DOCUMENT SECTION:
“A world without Caesars.” With this message emblazoned in Latin on her black T-shirt, Bluesky CEO Jay Graber greeted a standing-room-only audience at the South by Southwest festival.
Graber’s outfit cleverly referenced a well-publicized sweatshirt worn months earlier by Meta’s billionaire boss Mark Zuckerberg, the world’s second richest man.
His shirt had proclaimed “Aut Zuck aut nihil,” riffing on the Latin phrase meaning “Either Caesar or nothing”—except putting his own name in as a nod to his reputation for ruthlessly conquering new markets.
Graber’s counter-slogan “was our cheeky way of saying there shouldn’t be just one person making all the decisions,” explained Bluesky’s chief operating officer Rose Wang in an interview with AFP.
“We’ve seen what happens when one person takes over a platform overnight.”
Making such a statement at SXSW carries significance.
The weeklong jamboree of tech conferences, music, and film is where Twitter first emerged in 2007, beginning its journey to become the heartbeat of global conversation before eventually catching the attention of Elon Musk, the world’s richest person.

[Some material]
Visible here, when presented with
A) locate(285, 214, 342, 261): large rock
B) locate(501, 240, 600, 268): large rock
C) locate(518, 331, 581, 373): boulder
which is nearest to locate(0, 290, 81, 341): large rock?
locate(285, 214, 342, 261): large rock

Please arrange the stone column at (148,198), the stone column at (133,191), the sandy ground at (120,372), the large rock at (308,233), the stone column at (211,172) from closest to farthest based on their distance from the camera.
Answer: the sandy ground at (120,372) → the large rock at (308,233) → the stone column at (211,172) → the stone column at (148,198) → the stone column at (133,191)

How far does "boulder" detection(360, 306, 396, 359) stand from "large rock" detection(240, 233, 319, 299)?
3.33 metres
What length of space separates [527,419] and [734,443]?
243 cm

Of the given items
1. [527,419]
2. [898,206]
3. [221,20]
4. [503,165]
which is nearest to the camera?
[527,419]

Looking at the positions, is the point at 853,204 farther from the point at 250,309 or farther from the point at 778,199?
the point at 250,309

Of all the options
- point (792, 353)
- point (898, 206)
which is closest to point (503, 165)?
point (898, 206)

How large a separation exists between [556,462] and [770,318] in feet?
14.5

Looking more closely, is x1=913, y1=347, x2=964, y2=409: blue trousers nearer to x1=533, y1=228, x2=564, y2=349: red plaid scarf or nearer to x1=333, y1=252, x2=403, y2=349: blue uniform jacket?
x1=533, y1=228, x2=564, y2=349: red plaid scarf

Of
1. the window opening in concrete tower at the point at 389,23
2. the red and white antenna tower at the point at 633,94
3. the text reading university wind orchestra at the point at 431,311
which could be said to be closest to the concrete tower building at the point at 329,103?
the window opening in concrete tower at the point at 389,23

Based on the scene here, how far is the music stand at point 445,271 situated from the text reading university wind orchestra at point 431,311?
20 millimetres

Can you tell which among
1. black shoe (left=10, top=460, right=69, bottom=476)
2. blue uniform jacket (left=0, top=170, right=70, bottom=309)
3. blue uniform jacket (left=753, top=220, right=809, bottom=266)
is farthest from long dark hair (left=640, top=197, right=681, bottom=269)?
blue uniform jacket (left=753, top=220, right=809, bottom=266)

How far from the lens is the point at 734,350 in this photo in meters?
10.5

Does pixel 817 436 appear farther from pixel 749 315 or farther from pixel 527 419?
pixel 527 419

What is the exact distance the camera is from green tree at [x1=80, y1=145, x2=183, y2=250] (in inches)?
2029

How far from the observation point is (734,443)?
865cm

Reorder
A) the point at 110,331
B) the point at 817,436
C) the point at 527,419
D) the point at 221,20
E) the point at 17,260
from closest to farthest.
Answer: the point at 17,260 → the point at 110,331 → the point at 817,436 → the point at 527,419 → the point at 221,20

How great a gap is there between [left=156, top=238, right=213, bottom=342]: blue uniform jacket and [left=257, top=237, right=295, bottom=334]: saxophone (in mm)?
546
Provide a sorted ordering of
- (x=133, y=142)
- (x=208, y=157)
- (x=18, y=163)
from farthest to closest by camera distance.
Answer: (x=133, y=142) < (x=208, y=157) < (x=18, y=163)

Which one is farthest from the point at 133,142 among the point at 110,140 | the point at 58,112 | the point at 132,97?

TASK REQUIREMENTS:
Return, word for word, the complete passage above about the Bluesky CEO at the South by Southwest festival.

THE RESULT:
“A world without Caesars.” With this message emblazoned in Latin on her black T-shirt, Bluesky CEO Jay Graber greeted a standing-room-only audience at the South by Southwest festival.
Graber’s outfit cleverly referenced a well-publicized sweatshirt worn months earlier by Meta’s billionaire boss Mark Zuckerberg, the world’s second richest man.
His shirt had proclaimed “Aut Zuck aut nihil,” riffing on the Latin phrase meaning “Either Caesar or nothing”—except putting his own name in as a nod to his reputation for ruthlessly conquering new markets.
Graber’s counter-slogan “was our cheeky way of saying there shouldn’t be just one person making all the decisions,” explained Bluesky’s chief operating officer Rose Wang in an interview with AFP.
“We’ve seen what happens when one person takes over a platform overnight.”
Making such a statement at SXSW carries significance.
The weeklong jamboree of tech conferences, music, and film is where Twitter first emerged in 2007, beginning its journey to become the heartbeat of global conversation before eventually catching the attention of Elon Musk, the world’s richest person.